А доктор Гете повторял:
— То, что вы говорите, просто глупости.
А Клара однажды сказала ему:
— Мы, сумасшедшие, говорим много глупостей, много ничем не связанных между собой абсурдностей, но среди них есть вещи, которые важны для нас, и мы смотрим, замечают ли другие разницу.
«Мы должны отбросить идею о разработке плана лечения психопатической личности — может быть, навсегда, а может быть, только на время, до тех пор, пока не найдем более подходящее решение» (Зигмунд Фрейд. Высказывание о психоанализе).
Мало кто из нас посещал встречи в Большом зале. Собирались только те, кто чувствовал вызванную безумием потребность дискутировать на философские темы. На этих встречах мы выглядели как люди, жадные до разговоров, и в то же время так, будто нас принудили к этим разговорам, будто некая тягостная сила внутри нас не давала нам покоя, а мы хотели извлечь ее вместе со словами. Мы часто спорили о том, почему нормальность и сумасшествие представляют два разных мира.
— Недопонимание — вот что разделяет нормальность и безумие. Безумие не понимает нормальность, а нормальность не понимает безумие, — однажды сказал доктор Гете.
— Нет, — откликнулась Клара. — Безумие не понимает себя, а нормальность — себя. А то, что разделяет нормальность и безумие, — это страх; нормальность боится безумия, а безумие боится нормальности. Если безумие примет реальность нормальности, оно увидит ту не-реальность, которую создало, и она исчезнет, а с ней — исчезнет и само безумие. Если нормальность внимательно приглядится к безумию, она найдет там невыносимую правду не только о безумии, но и о себе, и весь ее фундамент рухнет, броня исчезнет, и всплывут все ненормальности, которые содержит в себе так называемая нормальность, и место изломленной нормальности займет безумие. Для нормальности и безумия столкновение друг с другом означает смерть и превращение в собственную противоположность и отрицание.
«Сновидение мы можем определить как кратковременное безумие, а безумие как продолжительный сон» (Артур Шопенгауэр. Мир как воля и представление).
Эту девушку все называли Доброй Душой, потому что она спрашивала всякого: «Тебе что-нибудь нужно?» Когда мы ходили в парк, она собирала цветы, рвала траву или отламывала ветки деревьев, а потом отчаянным взглядом искала людей, подходила к ним и подавала цветы, траву, ветки.

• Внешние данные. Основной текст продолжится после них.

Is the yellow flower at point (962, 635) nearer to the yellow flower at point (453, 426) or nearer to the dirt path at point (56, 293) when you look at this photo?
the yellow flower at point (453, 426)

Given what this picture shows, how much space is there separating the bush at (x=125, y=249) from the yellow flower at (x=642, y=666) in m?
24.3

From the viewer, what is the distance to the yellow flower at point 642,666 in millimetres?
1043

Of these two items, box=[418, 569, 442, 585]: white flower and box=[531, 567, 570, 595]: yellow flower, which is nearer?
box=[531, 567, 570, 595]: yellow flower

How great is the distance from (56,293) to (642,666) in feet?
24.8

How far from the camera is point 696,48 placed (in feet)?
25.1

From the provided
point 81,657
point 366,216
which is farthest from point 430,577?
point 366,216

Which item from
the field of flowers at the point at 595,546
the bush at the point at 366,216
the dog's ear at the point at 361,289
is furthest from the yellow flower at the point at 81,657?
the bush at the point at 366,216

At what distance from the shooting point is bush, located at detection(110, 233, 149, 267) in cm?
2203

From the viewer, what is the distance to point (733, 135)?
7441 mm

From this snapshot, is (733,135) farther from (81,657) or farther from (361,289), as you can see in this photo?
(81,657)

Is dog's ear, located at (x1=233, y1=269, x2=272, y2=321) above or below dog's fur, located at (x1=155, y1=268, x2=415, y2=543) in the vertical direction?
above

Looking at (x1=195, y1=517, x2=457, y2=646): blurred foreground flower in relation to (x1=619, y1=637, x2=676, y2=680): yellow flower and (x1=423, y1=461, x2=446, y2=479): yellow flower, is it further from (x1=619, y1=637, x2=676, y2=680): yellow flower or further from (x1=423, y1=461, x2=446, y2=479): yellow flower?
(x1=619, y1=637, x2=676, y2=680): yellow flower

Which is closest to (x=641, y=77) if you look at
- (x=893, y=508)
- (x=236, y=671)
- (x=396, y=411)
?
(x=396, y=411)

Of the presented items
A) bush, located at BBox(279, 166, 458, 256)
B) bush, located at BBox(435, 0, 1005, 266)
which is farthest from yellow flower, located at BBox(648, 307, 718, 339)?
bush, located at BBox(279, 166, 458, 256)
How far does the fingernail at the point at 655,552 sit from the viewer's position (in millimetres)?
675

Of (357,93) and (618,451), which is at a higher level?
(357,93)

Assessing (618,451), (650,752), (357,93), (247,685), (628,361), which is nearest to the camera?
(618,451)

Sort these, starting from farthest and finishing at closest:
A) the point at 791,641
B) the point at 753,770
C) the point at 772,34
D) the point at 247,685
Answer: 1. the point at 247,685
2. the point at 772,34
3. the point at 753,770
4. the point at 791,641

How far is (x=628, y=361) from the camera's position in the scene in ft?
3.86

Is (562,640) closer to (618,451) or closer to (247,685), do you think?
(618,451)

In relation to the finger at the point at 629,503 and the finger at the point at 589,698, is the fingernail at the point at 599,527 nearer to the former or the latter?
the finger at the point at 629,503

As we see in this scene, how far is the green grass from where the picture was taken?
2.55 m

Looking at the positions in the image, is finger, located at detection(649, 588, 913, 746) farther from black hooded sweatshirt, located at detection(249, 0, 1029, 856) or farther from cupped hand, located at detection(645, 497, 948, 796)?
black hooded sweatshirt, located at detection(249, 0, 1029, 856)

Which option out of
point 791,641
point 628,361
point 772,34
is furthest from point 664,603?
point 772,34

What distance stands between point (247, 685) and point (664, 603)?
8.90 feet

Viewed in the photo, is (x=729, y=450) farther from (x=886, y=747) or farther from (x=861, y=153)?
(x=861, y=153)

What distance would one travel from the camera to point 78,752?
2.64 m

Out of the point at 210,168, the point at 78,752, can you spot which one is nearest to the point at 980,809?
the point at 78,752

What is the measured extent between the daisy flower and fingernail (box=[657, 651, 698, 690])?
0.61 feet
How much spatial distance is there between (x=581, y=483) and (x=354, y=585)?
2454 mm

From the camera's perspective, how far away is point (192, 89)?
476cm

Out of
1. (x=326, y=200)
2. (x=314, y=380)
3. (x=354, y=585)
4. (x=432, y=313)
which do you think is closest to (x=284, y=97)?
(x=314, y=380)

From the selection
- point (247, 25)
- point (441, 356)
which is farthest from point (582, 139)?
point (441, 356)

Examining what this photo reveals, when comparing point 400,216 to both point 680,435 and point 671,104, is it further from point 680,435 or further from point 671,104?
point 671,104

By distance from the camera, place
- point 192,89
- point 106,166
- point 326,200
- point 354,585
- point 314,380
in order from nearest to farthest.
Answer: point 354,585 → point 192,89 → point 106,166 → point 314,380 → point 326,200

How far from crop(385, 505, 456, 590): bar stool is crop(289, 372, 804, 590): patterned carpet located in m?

Когда моя сестра Роза пришла навестить меня после смерти своего мужа, мы долго сидели на кровати. В руках она держала фотографию, на который были изображены ее дети — Герман и Цецилия.
— Сейчас я живу только ради них, — повторяла она каждый раз, когда взгляд ее падал на снимок.
Эрика была привязана к своей семье. Куда бы она ни шла, всегда брала с собой своих близких. Иногда Эрика просила медицинских сестер позволить ей прийти в нашу с Кларой палату. Она садилась на одну из кроватей и доставала из кармана лоскут, раскладывала его на коленях и показывала, что там: несколько мелких веточек. Эрика гладила их пальцами, словно ласкала.
— Это моя семья. Это моя мама, это — папа, это — мой муж, а это — наши дети, — говорила она, отделяя одну веточку от другой. — Мы все — счастливая семья.
Она еще некоторое время перекладывала одну за другой веточки на лоскуте, а потом заворачивала и возвращала свою семью в карман.
Эрика всегда носила этот лоскут с собой и часто во время приемов пищи, прогулок в парке или работы в швейной мастерской доставала его из кармана и перекладывала веточки. Однажды ее лоскут пропал; то ли сама его потеряла, то ли украли. Она очень тосковала по веточкам, и доктора завернули ей несколько в другой лоскут и дали ей. Она развернула лоскут, прошлась пальцами по веточкам и сказала:
— Это не моя семья.
Иногда во время дневных прогулок по парку Криста подходила к доктору Гете и говорила:
— Я хочу домой.
— Где дом? — Этим вопросом доктор Гете хотел ее смутить.
— Дом дома.
— Здесь твой дом, — объяснил ей доктор Гете.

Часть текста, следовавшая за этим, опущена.